We are increasingly hearing the argument from our MPs that if you pay rubbish, you will get rubbish.
There are two problems with that argument. The first is that Nadira and Cameron yesterday left the Chelsea and Westminster Hospital, where the nurses and midwives are indeed paid rubbish, but were still absolutely brilliant.
They were motivated by something alien to so many of our MPs, a genuine care for people. They were also, for the most part, a standing rebuke to UKIP, BNP and others who knock immigrants and the role they play in our society.

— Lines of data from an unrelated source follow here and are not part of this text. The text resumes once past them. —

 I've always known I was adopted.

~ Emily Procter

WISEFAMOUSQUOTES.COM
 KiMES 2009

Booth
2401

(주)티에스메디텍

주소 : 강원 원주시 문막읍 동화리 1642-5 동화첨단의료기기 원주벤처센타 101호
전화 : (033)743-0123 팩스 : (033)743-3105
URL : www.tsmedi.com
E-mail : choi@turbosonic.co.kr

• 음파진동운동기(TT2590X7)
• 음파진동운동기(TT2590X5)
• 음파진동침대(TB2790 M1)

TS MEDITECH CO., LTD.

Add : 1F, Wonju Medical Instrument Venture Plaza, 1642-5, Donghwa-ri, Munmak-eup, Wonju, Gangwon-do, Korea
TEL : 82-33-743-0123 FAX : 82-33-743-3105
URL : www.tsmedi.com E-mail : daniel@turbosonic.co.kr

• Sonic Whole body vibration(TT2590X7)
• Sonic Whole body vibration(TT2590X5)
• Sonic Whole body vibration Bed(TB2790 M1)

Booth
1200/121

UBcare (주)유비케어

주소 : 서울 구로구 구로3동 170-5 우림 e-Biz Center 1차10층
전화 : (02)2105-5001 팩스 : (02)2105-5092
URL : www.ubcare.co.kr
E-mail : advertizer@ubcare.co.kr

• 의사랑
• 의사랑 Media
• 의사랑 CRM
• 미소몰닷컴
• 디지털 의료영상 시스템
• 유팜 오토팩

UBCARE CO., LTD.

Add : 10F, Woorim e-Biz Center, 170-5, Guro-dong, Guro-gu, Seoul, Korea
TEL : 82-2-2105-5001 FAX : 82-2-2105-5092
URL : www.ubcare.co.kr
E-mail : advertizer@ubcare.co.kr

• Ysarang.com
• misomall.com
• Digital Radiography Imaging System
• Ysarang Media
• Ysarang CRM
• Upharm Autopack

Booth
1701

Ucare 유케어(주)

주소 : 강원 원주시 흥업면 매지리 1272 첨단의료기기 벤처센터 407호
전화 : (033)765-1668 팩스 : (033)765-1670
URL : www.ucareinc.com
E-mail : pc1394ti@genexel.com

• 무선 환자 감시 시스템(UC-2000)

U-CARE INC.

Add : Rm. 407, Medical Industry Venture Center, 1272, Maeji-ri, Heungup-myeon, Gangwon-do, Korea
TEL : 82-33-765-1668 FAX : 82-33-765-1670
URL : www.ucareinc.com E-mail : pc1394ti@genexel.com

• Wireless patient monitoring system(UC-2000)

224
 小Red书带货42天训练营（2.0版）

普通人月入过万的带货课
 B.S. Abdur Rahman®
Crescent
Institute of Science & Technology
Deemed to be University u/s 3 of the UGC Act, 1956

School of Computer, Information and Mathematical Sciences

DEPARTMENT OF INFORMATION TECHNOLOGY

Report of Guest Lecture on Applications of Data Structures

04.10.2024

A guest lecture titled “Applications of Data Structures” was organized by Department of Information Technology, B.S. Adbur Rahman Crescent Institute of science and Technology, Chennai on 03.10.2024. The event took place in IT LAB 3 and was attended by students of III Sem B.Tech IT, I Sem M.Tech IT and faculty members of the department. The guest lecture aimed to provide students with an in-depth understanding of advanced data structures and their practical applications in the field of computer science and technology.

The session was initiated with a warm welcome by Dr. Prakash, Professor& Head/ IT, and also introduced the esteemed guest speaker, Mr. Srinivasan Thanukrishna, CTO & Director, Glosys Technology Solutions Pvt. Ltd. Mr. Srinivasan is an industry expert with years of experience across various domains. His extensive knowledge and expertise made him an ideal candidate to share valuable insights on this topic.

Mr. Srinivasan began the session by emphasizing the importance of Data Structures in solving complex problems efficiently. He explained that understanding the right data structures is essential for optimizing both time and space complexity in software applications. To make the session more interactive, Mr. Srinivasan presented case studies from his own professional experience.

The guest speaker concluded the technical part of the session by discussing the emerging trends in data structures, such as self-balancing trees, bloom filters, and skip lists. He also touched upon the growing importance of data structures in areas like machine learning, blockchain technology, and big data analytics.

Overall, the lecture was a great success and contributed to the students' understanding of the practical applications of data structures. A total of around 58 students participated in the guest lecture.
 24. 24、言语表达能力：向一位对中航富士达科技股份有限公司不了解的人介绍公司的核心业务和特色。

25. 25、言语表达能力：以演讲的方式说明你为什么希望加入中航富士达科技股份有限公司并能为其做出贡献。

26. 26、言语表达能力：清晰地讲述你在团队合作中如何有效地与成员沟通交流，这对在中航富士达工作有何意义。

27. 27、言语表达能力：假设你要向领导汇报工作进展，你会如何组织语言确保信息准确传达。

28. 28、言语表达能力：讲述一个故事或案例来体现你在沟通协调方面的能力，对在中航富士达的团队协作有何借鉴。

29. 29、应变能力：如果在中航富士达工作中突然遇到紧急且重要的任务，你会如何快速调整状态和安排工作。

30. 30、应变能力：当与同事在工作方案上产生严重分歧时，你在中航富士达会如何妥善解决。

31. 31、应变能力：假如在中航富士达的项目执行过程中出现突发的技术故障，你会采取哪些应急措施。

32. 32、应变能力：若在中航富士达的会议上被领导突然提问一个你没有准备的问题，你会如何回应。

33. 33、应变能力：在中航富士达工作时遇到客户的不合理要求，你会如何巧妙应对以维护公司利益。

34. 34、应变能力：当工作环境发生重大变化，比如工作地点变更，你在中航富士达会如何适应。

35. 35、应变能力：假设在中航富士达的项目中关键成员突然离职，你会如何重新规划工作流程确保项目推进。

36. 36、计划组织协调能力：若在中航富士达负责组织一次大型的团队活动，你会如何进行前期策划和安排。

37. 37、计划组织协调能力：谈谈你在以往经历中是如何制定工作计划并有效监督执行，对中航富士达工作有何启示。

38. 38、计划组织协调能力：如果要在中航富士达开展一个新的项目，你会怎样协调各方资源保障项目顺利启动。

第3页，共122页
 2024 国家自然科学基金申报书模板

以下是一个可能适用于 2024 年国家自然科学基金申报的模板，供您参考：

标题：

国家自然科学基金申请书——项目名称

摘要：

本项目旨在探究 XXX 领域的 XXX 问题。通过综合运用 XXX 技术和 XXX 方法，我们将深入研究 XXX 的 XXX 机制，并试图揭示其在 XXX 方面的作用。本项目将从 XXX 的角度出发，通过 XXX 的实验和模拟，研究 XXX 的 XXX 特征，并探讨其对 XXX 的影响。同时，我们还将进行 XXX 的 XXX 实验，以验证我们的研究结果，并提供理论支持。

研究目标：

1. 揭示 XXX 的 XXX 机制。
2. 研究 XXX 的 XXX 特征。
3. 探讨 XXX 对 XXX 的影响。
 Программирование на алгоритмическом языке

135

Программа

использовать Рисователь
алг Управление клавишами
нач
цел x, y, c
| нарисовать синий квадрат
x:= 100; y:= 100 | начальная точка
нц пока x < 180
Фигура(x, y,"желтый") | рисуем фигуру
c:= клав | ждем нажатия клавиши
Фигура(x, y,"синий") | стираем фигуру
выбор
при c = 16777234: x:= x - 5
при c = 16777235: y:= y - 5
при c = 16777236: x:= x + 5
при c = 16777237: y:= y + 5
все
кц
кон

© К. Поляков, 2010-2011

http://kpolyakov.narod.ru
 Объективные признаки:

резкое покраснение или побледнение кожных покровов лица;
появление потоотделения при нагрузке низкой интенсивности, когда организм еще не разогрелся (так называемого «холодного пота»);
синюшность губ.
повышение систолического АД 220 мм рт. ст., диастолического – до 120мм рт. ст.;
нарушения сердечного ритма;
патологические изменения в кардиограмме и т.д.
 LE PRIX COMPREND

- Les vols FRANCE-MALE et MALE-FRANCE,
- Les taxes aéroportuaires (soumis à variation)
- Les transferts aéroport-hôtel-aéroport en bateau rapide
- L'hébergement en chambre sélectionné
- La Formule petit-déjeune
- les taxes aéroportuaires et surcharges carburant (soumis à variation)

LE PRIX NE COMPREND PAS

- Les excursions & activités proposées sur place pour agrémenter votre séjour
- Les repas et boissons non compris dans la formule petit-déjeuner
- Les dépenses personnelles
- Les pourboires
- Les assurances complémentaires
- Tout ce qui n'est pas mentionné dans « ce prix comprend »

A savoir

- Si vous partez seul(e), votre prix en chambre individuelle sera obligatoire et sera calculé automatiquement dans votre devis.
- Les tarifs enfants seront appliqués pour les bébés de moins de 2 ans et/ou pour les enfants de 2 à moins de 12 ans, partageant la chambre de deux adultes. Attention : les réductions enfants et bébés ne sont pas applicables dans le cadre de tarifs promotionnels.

The second and clinching argument is that our MPs have been looking after themselves extremely well, but they are for the most part of abysmal quality. (The same could be said of our top bankers).
In fact, the reverse of the argument is true. If you make it a gravy train, you get people who are primarily interested in gravy. Like Malik and Moran.
I was reminded forcibly on this when writing my recent post about Michael Foot. I noted that his biography of Byron, The Politics of Paradise, is one of my favourite books. He sat in a Parliament which contained scholars of the highest order. Enoch Powell, Robert Rhodes James, Roy Jenkins, Tony Crosland and Michael Foot are only some of the politicians of that generation who wrote books which retain academic authority. (Don’t choke. Powell was arguably the World’s leading authority on Herodotus).
In the current parliament I can only think of lowbrow effusions. Brown’s curious ghost-written monographs “On courage” are, I think, meant to point up his own courage in overcoming his (genuine) misfortunes. Michael Gove’s mad Melanie Phillips style anti-Islamic rants are astonishingly ill-researched and of no academic use except as a study in prejudice.
In fact for the vast majority of MP’s, it is hard to imagine them reading a book. let alone writing one.